» Text section
A project by the University of Washington, in partnership with the Ministry of Health in Mozambique, has received a five-year, $2.7 million grant from the National Institutes of Health/Eunice Kennedy Shriver National Institute of Child Health and Human Development to jump-start stalled declines in child mortality by improving interventions delivered at or near the time of birth.
The grant was awarded to Dr. Kenneth Sherr, an associate professor in the department of global health, and Dr. Quinhas Fernandes, deputy national director for public health at the Ministry of Health and a doctoral student in the department’s implementation science program. The department bridges the University of Washington Schools of Public Health and of Medicine.
The Integrated District Evidence to Action (IDEAs) project is an “audit and feedback” intervention, focusing on supporting data-driven decision making to improve application of clinical guidelines. Through systematic assessment with feedback to health professionals on their performance, clinic managers and frontline nurses can adjust their practice in real time, leading to improvements in the coverage and quality of evidence-based clinical interventions that prevent neonatal deaths.
“Resilient and robust health systems are required for better health outcomes, including addressing the major causes of neonatal mortality,” said Dr. Fernandes, who has worked as a clinician and health system leader for Mozambique’s Ministry of Health. “Implementation science is crucial to help identify system bottlenecks and improve the adoption and implementation of evidence-based interventions that can improve service quality and lead to population-level health benefits.”

» Assignment 1
Answer these questions about the article on the Mozambique newborn-health grant:
(a) How long does the grant run, and how much is it worth?
(b) What position does Dr. Quinhas Fernandes hold at the Ministry of Health?
(c) What kind of intervention is the IDEAs project?
» Assignment 2
Carry the article on the Mozambique newborn-health grant forward from its last sentence.
The records have nothing to do with this.

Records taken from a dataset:
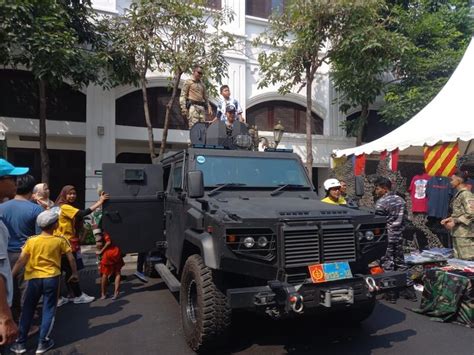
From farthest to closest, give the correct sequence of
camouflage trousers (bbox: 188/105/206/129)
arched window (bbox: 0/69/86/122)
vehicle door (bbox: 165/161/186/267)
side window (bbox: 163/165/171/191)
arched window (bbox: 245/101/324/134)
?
1. arched window (bbox: 245/101/324/134)
2. arched window (bbox: 0/69/86/122)
3. camouflage trousers (bbox: 188/105/206/129)
4. side window (bbox: 163/165/171/191)
5. vehicle door (bbox: 165/161/186/267)

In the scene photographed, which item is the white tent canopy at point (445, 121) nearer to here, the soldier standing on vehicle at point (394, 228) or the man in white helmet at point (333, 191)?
the soldier standing on vehicle at point (394, 228)

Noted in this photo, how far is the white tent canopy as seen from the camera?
23.0 feet

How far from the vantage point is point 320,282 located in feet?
10.7

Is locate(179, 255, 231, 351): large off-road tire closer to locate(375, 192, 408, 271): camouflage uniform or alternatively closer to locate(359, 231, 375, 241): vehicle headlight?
locate(359, 231, 375, 241): vehicle headlight

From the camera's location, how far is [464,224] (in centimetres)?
561

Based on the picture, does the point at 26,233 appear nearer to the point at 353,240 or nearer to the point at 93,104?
the point at 353,240

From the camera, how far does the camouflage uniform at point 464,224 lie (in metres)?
5.55

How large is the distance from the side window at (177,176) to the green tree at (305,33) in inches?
230

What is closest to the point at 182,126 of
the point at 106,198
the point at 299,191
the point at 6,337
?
the point at 106,198

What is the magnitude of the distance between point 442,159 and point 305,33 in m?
5.37

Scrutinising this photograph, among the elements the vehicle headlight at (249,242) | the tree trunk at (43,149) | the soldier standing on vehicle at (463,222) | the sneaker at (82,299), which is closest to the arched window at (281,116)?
the tree trunk at (43,149)

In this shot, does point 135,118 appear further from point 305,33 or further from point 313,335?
point 313,335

» Answer area 1
(a) Five years; $2.7 million.
(b) Deputy national director for public health.
(c) An "audit and feedback" intervention.

» Answer area 2
The recently awarded project applies common implementation science tools to evaluate a six-year program in central Mozambique supported through the Doris Duke Charitable Foundation’s African Health Initiative that scales up a pilot intervention that led to significant improvements in data quality, service readiness and health service outputs. The current program is being implemented in 12 districts in Manica and Sofala provinces, covering a geographical area with 150 health facilities and 2.8 million residents. District management teams, supported by staff from Health Alliance International, a center of the department of global health, deliver the IDEAs intervention to all public sector health facilities in their areas.
The goal is to develop a model to deliver the IDEA intervention that is led by district management teams to build a strong foundation to scale up the project nationwide.
“The field of implementation science uses methods from diverse disciplines to close the ‘know-do gap,’” Dr. Sherr said. That is, to boost the implementation and scale-up of evidence-based health interventions that lead to improved patient outcomes and, by achieving scale, population-level health benefits.
“By embedding the research into the Ministry of Health structure and applying multiple implementation science methods, the project is designed to translate research findings into policy and strategy development at the provincial and national levels, with the ultimate hope of the project implementation strategy becoming part of routine management practice throughout the country,” Dr. Sherr added.